**Exercise**
Can you render the lines, starting at the one containing "Between [393,146] and" and ending at the last line of the rows, as a Markdown table with the columns Number and Line, leaving out blank lines?

**Provided records**
◆ ◆ ◆ ◆ ◆

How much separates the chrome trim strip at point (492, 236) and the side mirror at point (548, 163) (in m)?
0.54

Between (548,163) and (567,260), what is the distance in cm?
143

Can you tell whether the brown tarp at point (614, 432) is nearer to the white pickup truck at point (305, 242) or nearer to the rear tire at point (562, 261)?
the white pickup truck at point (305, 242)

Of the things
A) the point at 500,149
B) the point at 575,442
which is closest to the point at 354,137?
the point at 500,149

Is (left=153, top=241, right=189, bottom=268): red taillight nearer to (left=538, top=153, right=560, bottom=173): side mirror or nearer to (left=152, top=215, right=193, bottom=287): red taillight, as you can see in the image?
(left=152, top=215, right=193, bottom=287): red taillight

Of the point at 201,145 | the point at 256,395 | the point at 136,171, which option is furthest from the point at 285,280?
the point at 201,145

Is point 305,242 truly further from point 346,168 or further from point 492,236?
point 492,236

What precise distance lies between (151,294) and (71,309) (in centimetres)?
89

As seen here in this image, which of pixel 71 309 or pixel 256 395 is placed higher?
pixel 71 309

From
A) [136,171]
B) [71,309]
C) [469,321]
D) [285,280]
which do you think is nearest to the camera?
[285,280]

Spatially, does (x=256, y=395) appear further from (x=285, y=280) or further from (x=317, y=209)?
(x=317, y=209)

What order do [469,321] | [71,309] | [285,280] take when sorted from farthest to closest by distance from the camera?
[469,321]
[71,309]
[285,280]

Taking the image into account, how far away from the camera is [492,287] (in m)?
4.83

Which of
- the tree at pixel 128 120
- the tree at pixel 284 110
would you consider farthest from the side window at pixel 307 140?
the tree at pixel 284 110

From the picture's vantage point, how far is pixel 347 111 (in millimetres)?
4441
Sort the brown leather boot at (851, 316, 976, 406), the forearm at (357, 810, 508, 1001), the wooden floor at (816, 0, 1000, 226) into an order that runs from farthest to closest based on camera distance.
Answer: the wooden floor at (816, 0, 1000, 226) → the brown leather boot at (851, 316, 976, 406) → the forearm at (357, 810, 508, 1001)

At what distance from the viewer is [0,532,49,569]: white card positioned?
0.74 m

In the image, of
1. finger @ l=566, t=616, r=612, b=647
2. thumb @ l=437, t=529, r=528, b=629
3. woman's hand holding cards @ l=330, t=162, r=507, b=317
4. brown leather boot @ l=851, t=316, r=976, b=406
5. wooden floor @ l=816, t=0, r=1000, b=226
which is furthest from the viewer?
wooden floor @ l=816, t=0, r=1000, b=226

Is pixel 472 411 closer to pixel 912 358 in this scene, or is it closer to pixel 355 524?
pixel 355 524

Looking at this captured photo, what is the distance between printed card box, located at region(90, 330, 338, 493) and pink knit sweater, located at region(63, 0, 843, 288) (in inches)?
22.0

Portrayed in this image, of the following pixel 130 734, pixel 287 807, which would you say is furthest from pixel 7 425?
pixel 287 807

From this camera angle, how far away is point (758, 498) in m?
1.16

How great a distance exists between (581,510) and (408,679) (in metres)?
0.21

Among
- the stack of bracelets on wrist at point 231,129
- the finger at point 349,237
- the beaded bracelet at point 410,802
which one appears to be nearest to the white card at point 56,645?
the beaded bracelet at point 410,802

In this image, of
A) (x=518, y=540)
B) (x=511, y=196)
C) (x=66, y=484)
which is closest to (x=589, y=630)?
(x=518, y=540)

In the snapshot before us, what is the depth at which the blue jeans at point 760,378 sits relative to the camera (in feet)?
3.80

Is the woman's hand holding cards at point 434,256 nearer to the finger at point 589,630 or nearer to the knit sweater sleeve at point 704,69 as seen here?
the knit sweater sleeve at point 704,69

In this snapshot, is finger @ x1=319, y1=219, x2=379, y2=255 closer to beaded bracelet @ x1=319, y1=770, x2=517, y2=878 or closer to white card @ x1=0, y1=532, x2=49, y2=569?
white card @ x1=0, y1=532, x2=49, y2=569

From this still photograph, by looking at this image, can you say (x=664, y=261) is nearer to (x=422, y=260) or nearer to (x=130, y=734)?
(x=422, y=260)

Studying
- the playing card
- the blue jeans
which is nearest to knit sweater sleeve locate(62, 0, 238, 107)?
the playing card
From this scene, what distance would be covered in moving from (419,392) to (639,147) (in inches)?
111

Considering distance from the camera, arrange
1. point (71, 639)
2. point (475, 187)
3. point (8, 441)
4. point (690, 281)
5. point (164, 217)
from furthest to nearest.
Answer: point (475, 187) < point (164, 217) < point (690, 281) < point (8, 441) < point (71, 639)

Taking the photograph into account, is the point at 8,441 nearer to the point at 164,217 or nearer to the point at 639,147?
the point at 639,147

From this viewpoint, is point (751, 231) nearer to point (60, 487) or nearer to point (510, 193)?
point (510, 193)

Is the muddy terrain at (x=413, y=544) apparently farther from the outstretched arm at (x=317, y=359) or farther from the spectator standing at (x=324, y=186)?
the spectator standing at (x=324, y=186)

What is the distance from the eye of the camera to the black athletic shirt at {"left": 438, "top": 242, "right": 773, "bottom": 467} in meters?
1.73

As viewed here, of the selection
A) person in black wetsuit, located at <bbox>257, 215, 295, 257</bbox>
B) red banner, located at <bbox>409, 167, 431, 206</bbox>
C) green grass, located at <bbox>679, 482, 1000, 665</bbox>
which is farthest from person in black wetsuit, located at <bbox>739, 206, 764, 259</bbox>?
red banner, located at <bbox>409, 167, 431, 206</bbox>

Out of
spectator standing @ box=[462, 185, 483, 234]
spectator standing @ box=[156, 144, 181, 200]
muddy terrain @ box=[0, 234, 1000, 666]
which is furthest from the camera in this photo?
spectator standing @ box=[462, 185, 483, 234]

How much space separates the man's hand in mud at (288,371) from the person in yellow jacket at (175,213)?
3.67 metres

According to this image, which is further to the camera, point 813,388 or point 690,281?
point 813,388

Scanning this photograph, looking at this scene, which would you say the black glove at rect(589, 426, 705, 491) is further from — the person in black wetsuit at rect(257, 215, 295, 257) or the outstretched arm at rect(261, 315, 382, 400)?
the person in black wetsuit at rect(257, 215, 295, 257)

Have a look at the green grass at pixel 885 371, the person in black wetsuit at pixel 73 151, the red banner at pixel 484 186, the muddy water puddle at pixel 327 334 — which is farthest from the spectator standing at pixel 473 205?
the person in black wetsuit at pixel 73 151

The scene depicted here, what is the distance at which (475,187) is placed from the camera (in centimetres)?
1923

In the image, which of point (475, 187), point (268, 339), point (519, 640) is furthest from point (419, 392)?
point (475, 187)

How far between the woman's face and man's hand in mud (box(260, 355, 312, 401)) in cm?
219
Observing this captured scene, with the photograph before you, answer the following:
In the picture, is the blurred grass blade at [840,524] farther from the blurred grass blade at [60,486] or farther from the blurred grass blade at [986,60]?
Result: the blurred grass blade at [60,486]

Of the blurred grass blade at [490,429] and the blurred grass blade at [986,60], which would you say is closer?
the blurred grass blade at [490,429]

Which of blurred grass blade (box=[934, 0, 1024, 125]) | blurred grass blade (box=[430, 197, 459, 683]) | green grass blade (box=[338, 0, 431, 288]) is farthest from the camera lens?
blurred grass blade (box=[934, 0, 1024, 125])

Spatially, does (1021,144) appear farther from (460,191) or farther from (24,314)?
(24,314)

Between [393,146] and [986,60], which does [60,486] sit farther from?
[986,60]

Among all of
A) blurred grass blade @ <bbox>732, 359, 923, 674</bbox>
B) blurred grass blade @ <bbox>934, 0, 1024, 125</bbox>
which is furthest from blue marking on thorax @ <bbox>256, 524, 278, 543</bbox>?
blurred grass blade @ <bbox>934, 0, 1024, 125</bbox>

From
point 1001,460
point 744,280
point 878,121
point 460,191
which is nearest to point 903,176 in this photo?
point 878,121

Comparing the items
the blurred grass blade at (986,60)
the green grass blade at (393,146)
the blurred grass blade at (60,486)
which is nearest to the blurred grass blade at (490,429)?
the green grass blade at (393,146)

◆ ◆ ◆ ◆ ◆

**Result of the task**
| Number | Line |
|---|---|
| 1 | Between [393,146] and [986,60], which does [60,486] sit farther from? |
| 2 | [986,60] |
| 3 | Among all of |
| 4 | A) blurred grass blade @ <bbox>732, 359, 923, 674</bbox> |
| 5 | B) blurred grass blade @ <bbox>934, 0, 1024, 125</bbox> |
| 6 | which is furthest from blue marking on thorax @ <bbox>256, 524, 278, 543</bbox>? |
| 7 | blurred grass blade @ <bbox>934, 0, 1024, 125</bbox> |
| 8 | From |
| 9 | point 1001,460 |
| 10 | point 744,280 |
| 11 | point 878,121 |
| 12 | point 460,191 |
| 13 | which is nearest to point 903,176 in this photo? |
| 14 | point 878,121 |
| 15 | Comparing the items |
| 16 | the blurred grass blade at (986,60) |
| 17 | the green grass blade at (393,146) |
| 18 | the blurred grass blade at (60,486) |
| 19 | which is nearest to the blurred grass blade at (490,429)? |
| 20 | the green grass blade at (393,146) |